At least six of Illinois’ 102 counties have reached the medium risk level, with DuPage reporting a case rate of 259 per 100,000 residents and Lake climbing to 212.
“We continue to urge our community to get vaccinated and boosted when eligible in order to ensure they have the best protection possible against COVID-19,” Lake County Health Department spokesperson Emily Young said in an email. “Individuals who are experiencing symptoms should get tested for COVID-19 and wear a mask.

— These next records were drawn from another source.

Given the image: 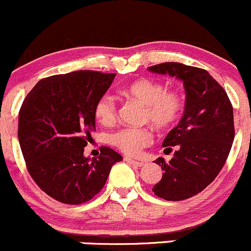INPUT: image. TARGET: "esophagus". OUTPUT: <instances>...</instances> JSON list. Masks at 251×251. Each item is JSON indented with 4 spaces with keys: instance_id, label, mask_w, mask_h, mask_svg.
I'll use <instances>...</instances> for the list:
<instances>
[{
    "instance_id": "esophagus-1",
    "label": "esophagus",
    "mask_w": 251,
    "mask_h": 251,
    "mask_svg": "<svg viewBox=\"0 0 251 251\" xmlns=\"http://www.w3.org/2000/svg\"><path fill=\"white\" fill-rule=\"evenodd\" d=\"M125 161L126 162V163H129V164H131V165H135V167H143V165H144L143 162L135 161V159L129 158V157H125Z\"/></svg>"
}]
</instances>
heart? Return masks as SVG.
<instances>
[{"mask_svg":"<svg viewBox=\"0 0 251 251\" xmlns=\"http://www.w3.org/2000/svg\"><path fill=\"white\" fill-rule=\"evenodd\" d=\"M123 95L144 105L141 121L151 123L159 130H167L177 122L183 110L181 93L175 89H165L159 82L150 78L131 81L121 90ZM94 116L101 125H111L116 121L117 106L108 95H102L94 105ZM110 144L123 153L138 156L153 140L149 126H126L110 135Z\"/></svg>","mask_w":251,"mask_h":251,"instance_id":"b5f03b06","label":"heart"}]
</instances>
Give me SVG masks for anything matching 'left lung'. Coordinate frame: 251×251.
Here are the masks:
<instances>
[{"label": "left lung", "mask_w": 251, "mask_h": 251, "mask_svg": "<svg viewBox=\"0 0 251 251\" xmlns=\"http://www.w3.org/2000/svg\"><path fill=\"white\" fill-rule=\"evenodd\" d=\"M151 72L181 79L186 92L183 116L163 141L165 151H176L169 162L154 163L164 170L153 186L165 201H183L202 192L224 167L234 140L233 107L227 93L205 70L180 63H162Z\"/></svg>", "instance_id": "8db88e82"}]
</instances>
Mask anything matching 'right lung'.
Returning a JSON list of instances; mask_svg holds the SVG:
<instances>
[{
	"label": "right lung",
	"mask_w": 251,
	"mask_h": 251,
	"mask_svg": "<svg viewBox=\"0 0 251 251\" xmlns=\"http://www.w3.org/2000/svg\"><path fill=\"white\" fill-rule=\"evenodd\" d=\"M115 74L75 71L43 78L19 111L18 139L27 172L38 187L65 204L86 203L101 191L122 156L107 146L87 158L84 147L95 129L94 105Z\"/></svg>",
	"instance_id": "add662e5"
}]
</instances>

It is also recommended to wear a mask on public transportation in order to protect yourself and others.”
Gov J.B. Pritzker, who lifted the state’s indoor mask mandate two months ago, said at an unrelated Chicago news conference that “we’re paying close attention, and I would encourage people, if you’re uncomfortable going into a room full of people, to wear masks.”
The other counties marked yellow on the CDC’s color-coded risk category map are in central Illinois: Logan (283 cases per 100,000 residents), McLean (292) and Champaign (353).

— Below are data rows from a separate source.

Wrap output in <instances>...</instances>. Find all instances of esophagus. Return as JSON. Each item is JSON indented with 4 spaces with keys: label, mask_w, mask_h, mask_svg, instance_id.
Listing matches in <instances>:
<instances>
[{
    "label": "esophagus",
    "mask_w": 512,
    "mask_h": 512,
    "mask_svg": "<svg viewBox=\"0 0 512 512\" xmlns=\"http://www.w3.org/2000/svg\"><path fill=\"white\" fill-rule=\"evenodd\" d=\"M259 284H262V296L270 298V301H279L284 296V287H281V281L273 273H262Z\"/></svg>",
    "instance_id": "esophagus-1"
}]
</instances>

They’re all still far short of the hospital occupancy metrics that would move them up to the CDC’s orange “high” transmission category that could potentially prompt officials to bring back mask requirements.

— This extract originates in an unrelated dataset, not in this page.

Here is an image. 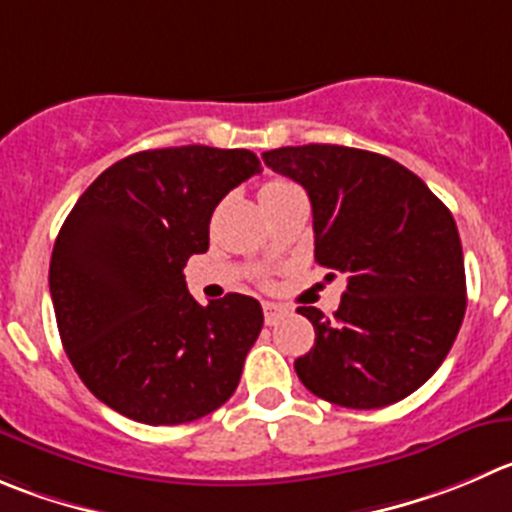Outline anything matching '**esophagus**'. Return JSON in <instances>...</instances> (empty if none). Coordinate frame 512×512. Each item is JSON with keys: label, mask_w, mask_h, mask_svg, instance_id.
<instances>
[{"label": "esophagus", "mask_w": 512, "mask_h": 512, "mask_svg": "<svg viewBox=\"0 0 512 512\" xmlns=\"http://www.w3.org/2000/svg\"><path fill=\"white\" fill-rule=\"evenodd\" d=\"M286 314H289V309H286V306L271 304V301H266V304H264V319H266V324H269V326L279 324V321L284 319Z\"/></svg>", "instance_id": "1"}]
</instances>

Arwady described the steady, month-long case increase — a pattern playing out across most of the U.S. — as a “gentle rise” that pales in comparison to the Omicron variant surge that pushed hospitals to the limit in January.
Statewide, average daily case counts have tripled since March 29, with more than 3,500 residents testing positive each day in the last week, not including at-home tests.The state reported 5,955 new cases Friday, the most in a day since Feb. 4.
Hospital admissions, while relatively low, have reached the highest level seen since early March, with 732 beds occupied by coronavirus patients Thursday night.
Still, case and hospitalization rates were roughly 10 times worse during the Omicron peak.
New COVID-19 cases by day
Graphic by Jesse Howe and Caroline Hurley | Sun-Times
Source: Illinois Department of Public Health
Graph not displaying properly? Click here.
The Illinois Department of Public Health has said the state isn’t experiencing a surge but “remains strongly positioned to respond” if the situation spirals.
“The most important point we want to stress about COVID-19 treatments is that timing is essential, and the public should know that it is critically important to consult a healthcare provider and seek treatment immediately if you test positive,” acting Illinois Public Health Director Dr. Amaal Tokars said in a statement.
“The treatments are widely available with a prescription, and they are much more effective at preventing hospitalizations and deaths when they are taken early in the course of the illness.”
About 68% of Illinois’ total population are considered fully vaccinated, and 51% have gotten a booster.
For help finding a shot, visit vaccines.gov.